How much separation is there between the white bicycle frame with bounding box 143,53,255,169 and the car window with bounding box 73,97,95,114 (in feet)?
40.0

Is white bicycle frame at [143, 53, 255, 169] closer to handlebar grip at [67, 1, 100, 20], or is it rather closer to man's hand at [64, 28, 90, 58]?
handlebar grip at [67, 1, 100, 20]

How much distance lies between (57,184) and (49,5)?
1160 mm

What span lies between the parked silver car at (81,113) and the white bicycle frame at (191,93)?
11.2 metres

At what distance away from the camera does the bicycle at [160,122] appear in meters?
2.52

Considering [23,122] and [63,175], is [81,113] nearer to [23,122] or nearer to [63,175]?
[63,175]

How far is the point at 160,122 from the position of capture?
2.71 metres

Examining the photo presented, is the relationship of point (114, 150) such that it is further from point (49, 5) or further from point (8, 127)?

========

→ **Short task**: Print every item above word for word, changing nothing.

→ **Result below**:
How much separation is there between the white bicycle frame with bounding box 143,53,255,169 and the car window with bounding box 73,97,95,114 (in feet)?
40.0

Is white bicycle frame at [143, 53, 255, 169] closer to handlebar grip at [67, 1, 100, 20], or is it rather closer to man's hand at [64, 28, 90, 58]?
handlebar grip at [67, 1, 100, 20]

How much distance lies between (57,184) and (49,5)?
1160 mm

What span lies between the parked silver car at (81,113) and the white bicycle frame at (191,93)?
11.2 metres

At what distance away from the camera does the bicycle at [160,122] appear in meters?
2.52

Considering [23,122] and [63,175], is [81,113] nearer to [23,122] or nearer to [63,175]?
[63,175]

How far is the point at 160,122 from the position of capture?
2.71 metres

Examining the photo presented, is the relationship of point (114, 150) such that it is further from point (49, 5) or further from point (8, 127)?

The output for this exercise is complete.